I am aware that STDOUT
is usually buffered by commands like mawk
(but not gawk
), grep
, sed
, and so on, unless used with the appropriate options (i.e. mawk --Winteractive
, or grep --line-buffered
, or sed --unbuffered
). But the buffering doesn't happen when STDOUT
is a terminal/tty, in which case it is line buffered.

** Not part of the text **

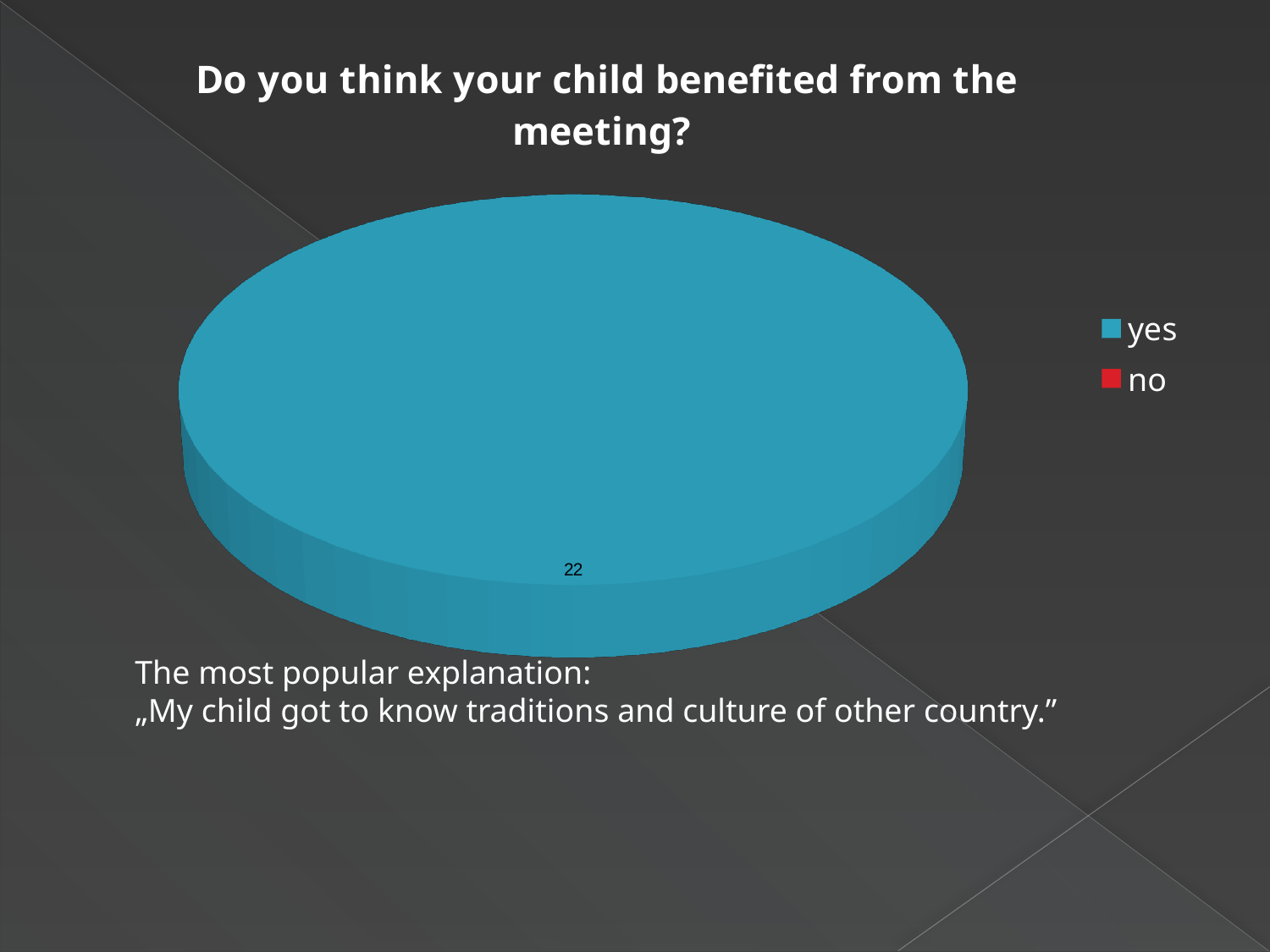
Which category has the smallest share of the pie? no Which is larger, the 'yes' slice or the 'no' slice? yes What is the title of the chart? Do you think your child benefited from the meeting? Is the value for 'yes' greater or less than 20? greater Which category has the largest slice of the pie? yes How many entries does the legend list? 2 What colour represents 'yes' in the legend? blue What value is shown for the 'yes' slice? 22 What kind of chart is shown on the slide? pie chart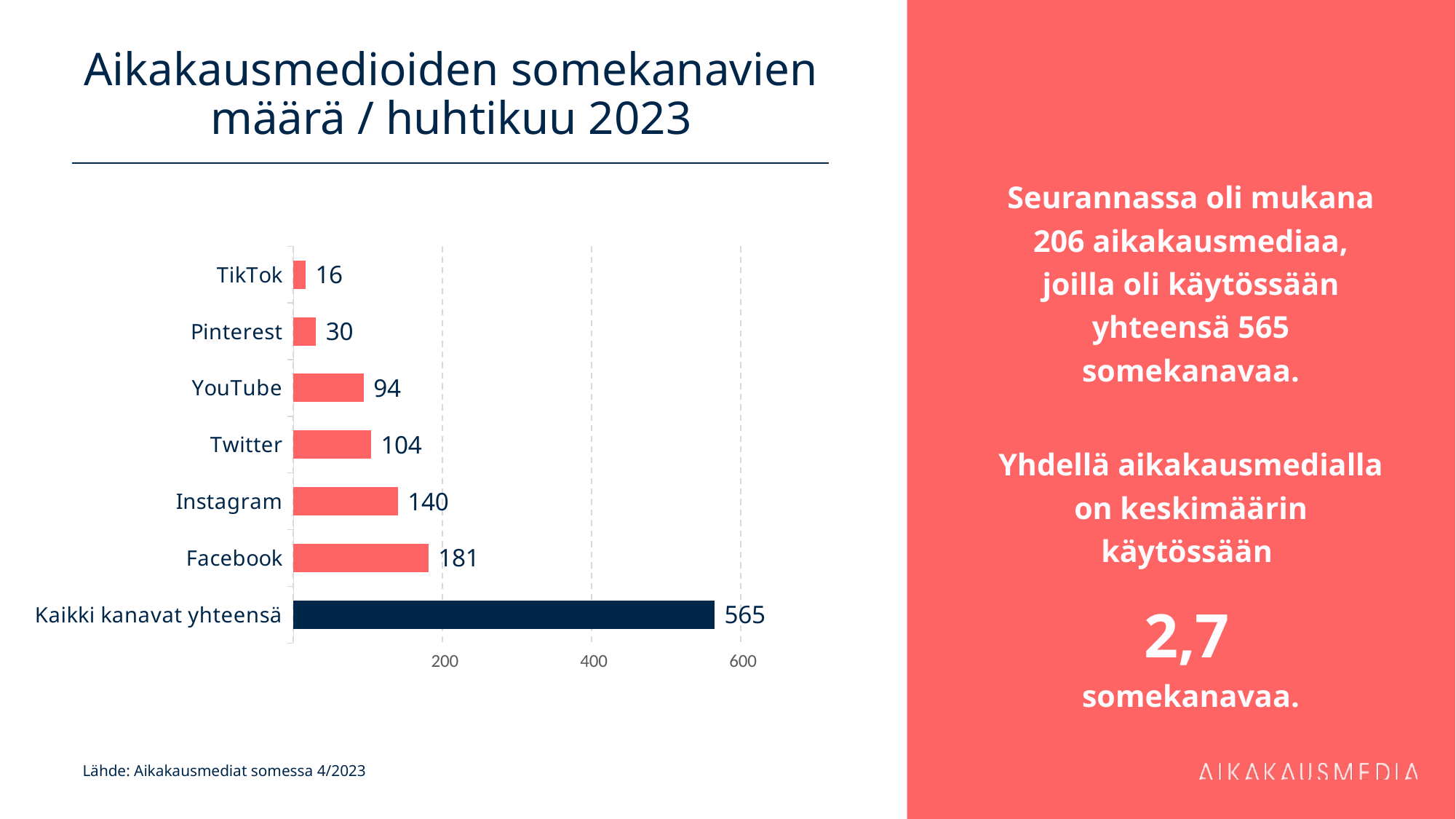
What is the value for Instagram? 140 How many categories are shown in the chart? 7 Which category has the lowest value? TikTok What kind of chart is shown on the slide? Bar chart What is the value for TikTok? 16 What is the value for Facebook? 181 What is the value for Kaikki kanavat yhteensä? 565 What is the title of the chart? Aikakausmedioiden somekanavien määrä / huhtikuu 2023 What is the difference between the values for Facebook and Instagram? 41 Among the individual channels (excluding the total), which has the highest value? Facebook Which is larger, the value for Pinterest or the value for YouTube? YouTube What is the difference between the values for Twitter and YouTube? 10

Now, what I don't get is why STDOUT
is buffered outside of a loop send to a pipe, even though the final destination is the terminal.
A basic example :
$ while sleep 3; do echo -n "Current Time is ";date +%T; done | mawk '{print $NF}'
^C
Nothing happens for a long time, because mawk
seems to be buffering it's output.
I wasn't expecting that. mawk
's output is the terminal, so why is its STDOUT
buffered ?
Indeed, with the -Winteractive
option the output is rendering every 3 seconds :
$ while sleep 3; do echo -n "Current Time is ";date +%T; done | mawk -Winteractive '{print $NF}'
10:57:05
10:57:08
10:57:11
^C
Now, this behavior is clearly mawk
related, because it isn't reproduced if I use for example grep
. Even without its --line-buffered
option, grep
doesn't buffer its STDOUT
, which is the expected behavior given that grep
's STDOUT
is the terminal :
$ while sleep 3; do echo -n "Current Time is ";date +%T; done | grep Current
Current Time is 11:01:44
Current Time is 11:01:47
Current Time is 11:01:50
^C
I got the answer here : https://unix.stackexchange.com/questions/655796/why-is-mawks-output-stdout-buffered-even-though-it-is-the-terminal#answer-655807
mawk is buffering its INPUT, which confused me (see also https://github.com/ThomasDickey/original-mawk/issues/41#issuecomment-241070898)
Carefully reading mawk
's manpages gives the answer too :
-W interactive sets unbuffered writes to stdout and line buffered reads from stdin.